Stand back, before I strike thee to my feet and
beat thee into powder!”

It was thus that a fierce voice arrested the progress
and the speech of Pelayo. A gigantic and wild figure
sprang up in his path even at the entrance of the cottage,
to the threshold of which they had now come, and
brandished a heavy club before their eyes. The foot
of Pelayo had struck upon the cumbrous body of the
man, who lay sleeping at the door of the hovel, and
aroused him into angry consciousness. Egiza started
back, almost in terror, as he beheld the uncouth and
strange figure arising from the earth. But not so Pelayo,
whom nothing could easily daunt or take by surprise.
Yet well might the appearance of the stranger
inspire apprehension, without shame, in any human
bosom. His figure was Herculean—his features dark
—his hair, which was long and deeply black, streamed
wildly from his shoulders, and the thick beard was matted
above his lips and chin in rugged folds, which did
not seem to be lifted often, even to permit of the free
access of food to his wide and swagging lips. His
gesture well accorded with his outward seeming. It
was blustering and fierce, and the voice was that of
one who would seem to have been struggling to out-brave
the tempest in the piercing strength of its shrieks.
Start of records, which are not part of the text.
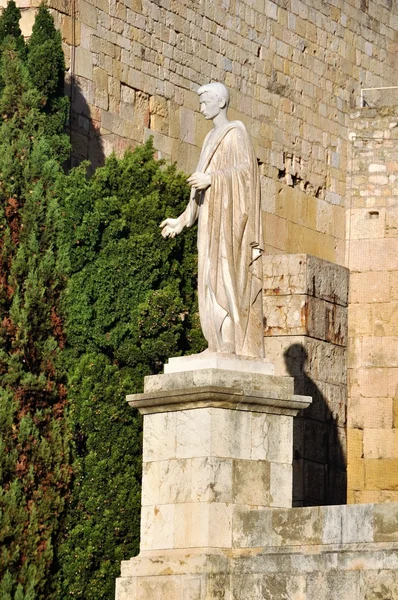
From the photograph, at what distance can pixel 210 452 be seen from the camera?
11.1 meters

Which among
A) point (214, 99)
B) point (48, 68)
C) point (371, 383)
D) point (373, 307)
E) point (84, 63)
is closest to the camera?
point (214, 99)

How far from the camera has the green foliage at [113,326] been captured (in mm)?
13812

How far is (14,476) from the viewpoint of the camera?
13414mm

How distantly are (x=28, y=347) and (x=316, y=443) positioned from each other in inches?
186

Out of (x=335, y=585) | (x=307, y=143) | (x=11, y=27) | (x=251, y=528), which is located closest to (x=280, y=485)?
(x=251, y=528)

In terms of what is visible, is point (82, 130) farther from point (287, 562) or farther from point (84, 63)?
point (287, 562)

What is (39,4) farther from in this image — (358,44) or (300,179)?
(358,44)

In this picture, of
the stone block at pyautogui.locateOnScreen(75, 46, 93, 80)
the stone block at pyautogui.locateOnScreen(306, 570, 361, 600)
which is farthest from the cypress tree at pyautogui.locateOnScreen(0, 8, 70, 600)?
the stone block at pyautogui.locateOnScreen(306, 570, 361, 600)

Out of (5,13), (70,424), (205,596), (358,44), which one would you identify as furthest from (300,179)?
(205,596)

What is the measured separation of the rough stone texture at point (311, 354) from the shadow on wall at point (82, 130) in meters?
2.30

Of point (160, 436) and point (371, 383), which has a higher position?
point (371, 383)

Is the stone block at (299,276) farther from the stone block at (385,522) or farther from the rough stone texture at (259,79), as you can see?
the stone block at (385,522)

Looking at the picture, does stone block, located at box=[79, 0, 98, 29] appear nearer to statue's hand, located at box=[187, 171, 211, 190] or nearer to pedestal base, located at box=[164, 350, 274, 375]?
statue's hand, located at box=[187, 171, 211, 190]

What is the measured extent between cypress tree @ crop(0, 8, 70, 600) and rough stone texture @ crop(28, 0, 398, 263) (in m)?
1.79
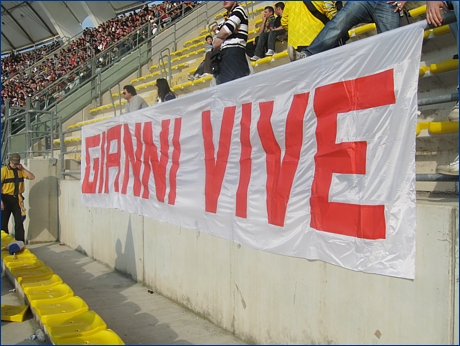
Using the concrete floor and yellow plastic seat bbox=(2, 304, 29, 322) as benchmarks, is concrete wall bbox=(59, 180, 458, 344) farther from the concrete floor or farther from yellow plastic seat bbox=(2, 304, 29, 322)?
yellow plastic seat bbox=(2, 304, 29, 322)

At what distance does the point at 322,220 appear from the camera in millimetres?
3059

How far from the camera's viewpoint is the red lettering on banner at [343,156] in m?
2.72

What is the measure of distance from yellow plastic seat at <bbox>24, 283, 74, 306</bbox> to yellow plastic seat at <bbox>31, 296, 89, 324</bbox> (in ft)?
0.39

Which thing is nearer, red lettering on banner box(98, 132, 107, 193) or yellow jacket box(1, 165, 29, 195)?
red lettering on banner box(98, 132, 107, 193)

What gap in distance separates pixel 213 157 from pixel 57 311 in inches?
77.8

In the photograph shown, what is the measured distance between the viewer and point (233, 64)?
5410mm

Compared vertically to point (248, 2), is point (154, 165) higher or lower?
lower

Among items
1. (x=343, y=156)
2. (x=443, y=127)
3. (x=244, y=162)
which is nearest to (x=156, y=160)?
(x=244, y=162)

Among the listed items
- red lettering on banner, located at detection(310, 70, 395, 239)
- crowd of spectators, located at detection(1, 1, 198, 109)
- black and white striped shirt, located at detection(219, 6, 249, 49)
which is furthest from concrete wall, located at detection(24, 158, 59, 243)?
red lettering on banner, located at detection(310, 70, 395, 239)

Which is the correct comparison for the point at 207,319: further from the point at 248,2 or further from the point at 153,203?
the point at 248,2

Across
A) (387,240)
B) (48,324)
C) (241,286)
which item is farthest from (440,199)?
(48,324)

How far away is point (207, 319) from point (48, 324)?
4.83 feet

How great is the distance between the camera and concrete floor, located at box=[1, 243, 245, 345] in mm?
4270

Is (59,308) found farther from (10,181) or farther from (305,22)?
(10,181)
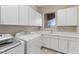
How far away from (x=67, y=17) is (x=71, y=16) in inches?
7.0

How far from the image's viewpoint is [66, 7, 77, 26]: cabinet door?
3410 millimetres

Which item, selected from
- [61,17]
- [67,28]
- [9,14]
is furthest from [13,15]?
[67,28]

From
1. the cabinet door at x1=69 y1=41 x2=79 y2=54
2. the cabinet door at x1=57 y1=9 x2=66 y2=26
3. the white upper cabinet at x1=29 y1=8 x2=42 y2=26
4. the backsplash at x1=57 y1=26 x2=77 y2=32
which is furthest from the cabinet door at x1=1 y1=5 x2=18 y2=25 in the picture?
the backsplash at x1=57 y1=26 x2=77 y2=32

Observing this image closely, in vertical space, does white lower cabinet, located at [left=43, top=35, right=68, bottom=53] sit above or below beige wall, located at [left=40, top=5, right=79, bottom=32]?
below

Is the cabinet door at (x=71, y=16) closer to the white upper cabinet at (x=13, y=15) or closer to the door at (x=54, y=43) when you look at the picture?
the door at (x=54, y=43)

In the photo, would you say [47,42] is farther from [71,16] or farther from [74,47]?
[71,16]

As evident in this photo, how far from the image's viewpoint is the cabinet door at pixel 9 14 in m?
2.07

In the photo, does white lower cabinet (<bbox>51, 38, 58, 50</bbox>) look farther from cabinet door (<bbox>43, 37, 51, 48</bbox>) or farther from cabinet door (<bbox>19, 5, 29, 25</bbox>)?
cabinet door (<bbox>19, 5, 29, 25</bbox>)

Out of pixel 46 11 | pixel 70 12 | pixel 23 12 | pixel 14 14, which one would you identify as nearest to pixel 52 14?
pixel 46 11

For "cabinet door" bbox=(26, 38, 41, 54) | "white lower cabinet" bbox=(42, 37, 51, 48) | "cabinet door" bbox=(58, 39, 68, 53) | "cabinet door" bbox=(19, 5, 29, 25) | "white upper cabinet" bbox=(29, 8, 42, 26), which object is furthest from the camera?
"white lower cabinet" bbox=(42, 37, 51, 48)

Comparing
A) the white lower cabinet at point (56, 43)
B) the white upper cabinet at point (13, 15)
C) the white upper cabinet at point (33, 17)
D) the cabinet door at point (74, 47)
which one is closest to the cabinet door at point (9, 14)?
the white upper cabinet at point (13, 15)

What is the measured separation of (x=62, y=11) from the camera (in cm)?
380

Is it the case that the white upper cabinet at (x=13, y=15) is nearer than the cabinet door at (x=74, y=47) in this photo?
Yes

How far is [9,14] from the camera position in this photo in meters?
2.23
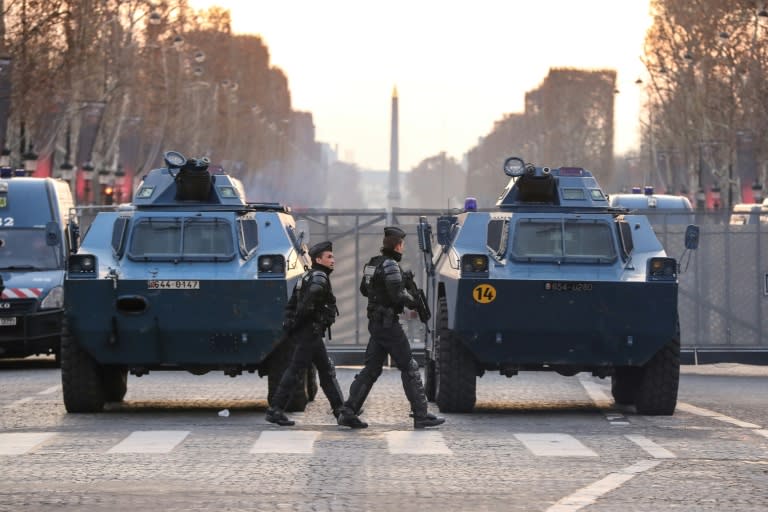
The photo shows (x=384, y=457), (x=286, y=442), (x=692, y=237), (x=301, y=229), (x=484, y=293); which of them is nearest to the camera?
(x=384, y=457)

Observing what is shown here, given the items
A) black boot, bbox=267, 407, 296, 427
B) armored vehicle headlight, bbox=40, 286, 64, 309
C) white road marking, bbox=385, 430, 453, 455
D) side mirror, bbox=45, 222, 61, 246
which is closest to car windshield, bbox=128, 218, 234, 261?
black boot, bbox=267, 407, 296, 427

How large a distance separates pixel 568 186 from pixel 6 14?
35.2 metres

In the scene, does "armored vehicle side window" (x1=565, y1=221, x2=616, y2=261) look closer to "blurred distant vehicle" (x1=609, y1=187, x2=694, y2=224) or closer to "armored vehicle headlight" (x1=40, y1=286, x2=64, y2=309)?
"armored vehicle headlight" (x1=40, y1=286, x2=64, y2=309)

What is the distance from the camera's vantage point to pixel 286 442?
1675 cm

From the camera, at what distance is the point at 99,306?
797 inches

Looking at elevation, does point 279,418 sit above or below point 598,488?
below

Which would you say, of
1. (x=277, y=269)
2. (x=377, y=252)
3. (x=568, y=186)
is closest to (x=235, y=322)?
(x=277, y=269)

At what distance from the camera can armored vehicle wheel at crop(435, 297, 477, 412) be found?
20234mm

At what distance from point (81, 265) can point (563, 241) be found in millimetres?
4640

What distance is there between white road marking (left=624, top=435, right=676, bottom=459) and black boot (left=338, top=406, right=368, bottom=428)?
233 cm

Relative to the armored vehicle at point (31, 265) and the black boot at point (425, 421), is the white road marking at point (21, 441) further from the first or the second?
the armored vehicle at point (31, 265)

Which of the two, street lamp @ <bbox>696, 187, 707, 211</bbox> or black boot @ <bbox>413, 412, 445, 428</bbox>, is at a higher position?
street lamp @ <bbox>696, 187, 707, 211</bbox>

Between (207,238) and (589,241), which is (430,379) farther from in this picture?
(207,238)

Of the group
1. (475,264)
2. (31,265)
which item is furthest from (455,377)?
(31,265)
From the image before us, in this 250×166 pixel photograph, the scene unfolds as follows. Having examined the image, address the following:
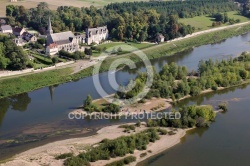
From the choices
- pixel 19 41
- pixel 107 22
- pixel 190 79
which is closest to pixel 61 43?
pixel 19 41

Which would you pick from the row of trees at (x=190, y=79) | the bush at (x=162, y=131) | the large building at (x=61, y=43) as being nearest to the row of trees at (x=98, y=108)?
the row of trees at (x=190, y=79)

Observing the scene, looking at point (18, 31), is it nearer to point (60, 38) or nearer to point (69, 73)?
point (60, 38)

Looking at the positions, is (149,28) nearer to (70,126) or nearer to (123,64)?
(123,64)

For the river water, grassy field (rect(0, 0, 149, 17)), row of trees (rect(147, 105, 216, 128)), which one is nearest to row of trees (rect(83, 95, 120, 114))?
the river water

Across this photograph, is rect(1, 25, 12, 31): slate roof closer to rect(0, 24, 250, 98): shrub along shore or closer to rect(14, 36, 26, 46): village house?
rect(14, 36, 26, 46): village house

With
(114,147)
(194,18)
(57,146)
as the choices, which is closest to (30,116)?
(57,146)

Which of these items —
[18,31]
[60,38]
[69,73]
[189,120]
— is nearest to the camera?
[189,120]
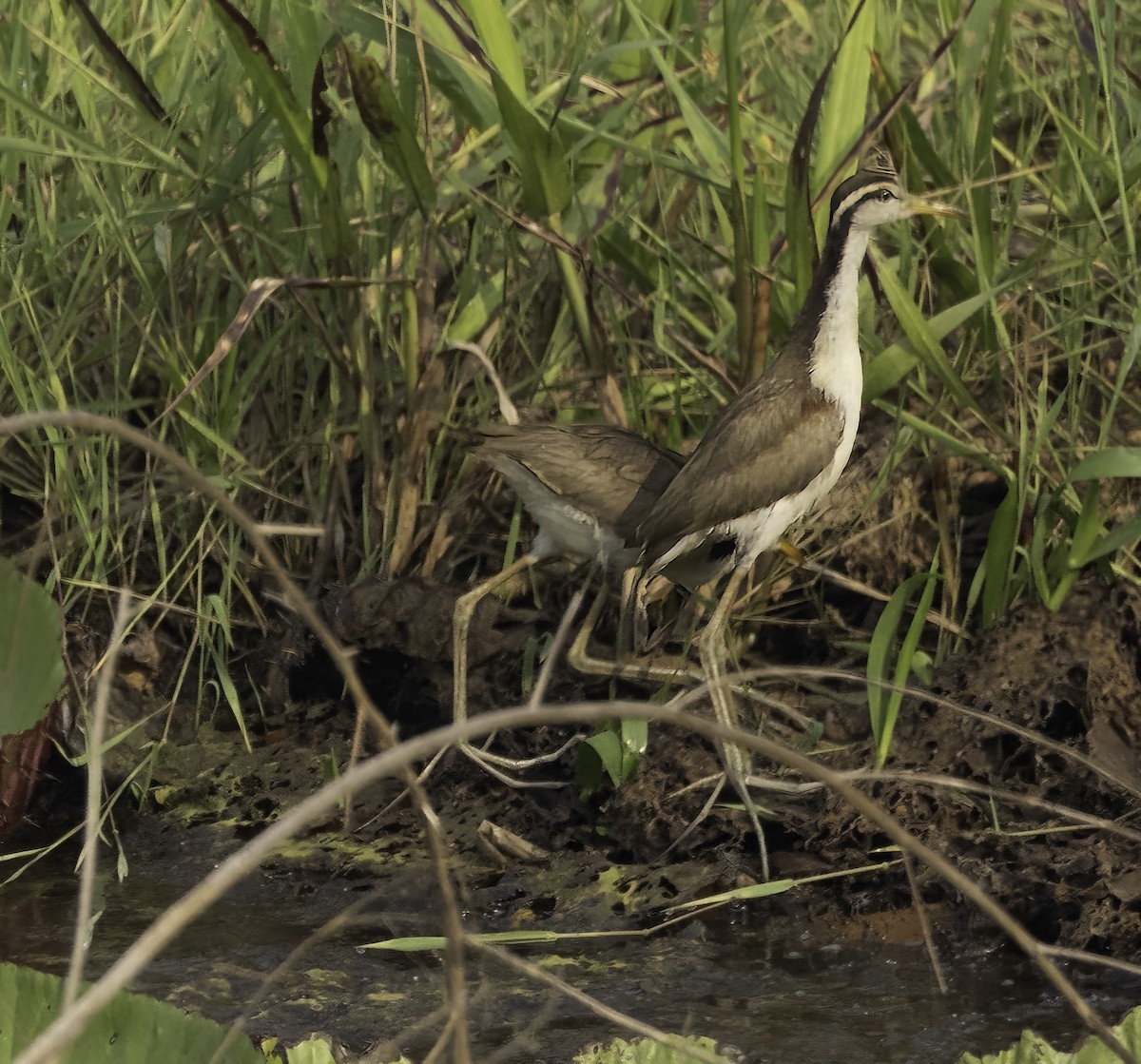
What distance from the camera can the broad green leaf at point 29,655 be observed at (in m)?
1.60

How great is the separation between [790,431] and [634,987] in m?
1.30

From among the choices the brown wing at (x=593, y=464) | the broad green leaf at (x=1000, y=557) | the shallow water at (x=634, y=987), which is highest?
the brown wing at (x=593, y=464)

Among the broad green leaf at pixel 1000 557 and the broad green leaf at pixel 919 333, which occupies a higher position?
the broad green leaf at pixel 919 333

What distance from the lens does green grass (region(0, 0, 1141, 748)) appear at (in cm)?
374

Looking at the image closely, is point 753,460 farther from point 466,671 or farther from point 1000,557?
point 466,671

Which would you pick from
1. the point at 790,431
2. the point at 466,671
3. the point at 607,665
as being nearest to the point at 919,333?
the point at 790,431

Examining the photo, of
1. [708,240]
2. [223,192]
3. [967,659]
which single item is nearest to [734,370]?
[708,240]

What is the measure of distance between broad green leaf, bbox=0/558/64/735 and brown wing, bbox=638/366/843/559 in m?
2.20

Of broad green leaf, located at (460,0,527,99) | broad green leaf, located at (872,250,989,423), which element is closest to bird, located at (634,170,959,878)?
broad green leaf, located at (872,250,989,423)

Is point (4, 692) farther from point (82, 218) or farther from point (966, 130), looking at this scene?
point (966, 130)

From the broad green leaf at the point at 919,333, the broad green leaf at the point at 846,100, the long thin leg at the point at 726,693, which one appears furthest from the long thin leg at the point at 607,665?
the broad green leaf at the point at 846,100

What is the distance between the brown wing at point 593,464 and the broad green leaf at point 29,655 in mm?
2221

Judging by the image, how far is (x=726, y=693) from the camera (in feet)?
12.1

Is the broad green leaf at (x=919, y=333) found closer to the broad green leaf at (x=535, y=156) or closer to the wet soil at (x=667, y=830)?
the wet soil at (x=667, y=830)
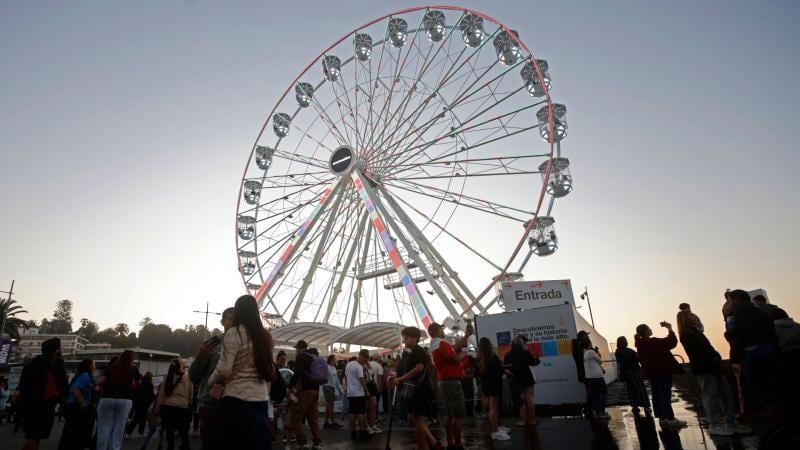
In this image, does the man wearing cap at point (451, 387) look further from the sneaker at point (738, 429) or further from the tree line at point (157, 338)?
the tree line at point (157, 338)

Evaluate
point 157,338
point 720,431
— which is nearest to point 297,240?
point 720,431

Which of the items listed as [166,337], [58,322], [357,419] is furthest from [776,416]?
[58,322]

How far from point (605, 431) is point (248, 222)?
838 inches

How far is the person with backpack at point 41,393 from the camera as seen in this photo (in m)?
6.27

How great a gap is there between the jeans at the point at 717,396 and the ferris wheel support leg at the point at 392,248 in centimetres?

“Stand back!” he cried, as he rose and stood before
the princes—“I will not speak again to thee, but strike.”

In an instant the thick short sword of Pelayo waved
in his hand, and, despite of all the entreaty of Egiza,
who would have restrained his progress, he advanced
upon the savage.

“Beware!” cried the stranger, in a threatening voice,
yet receding somewhat from his position.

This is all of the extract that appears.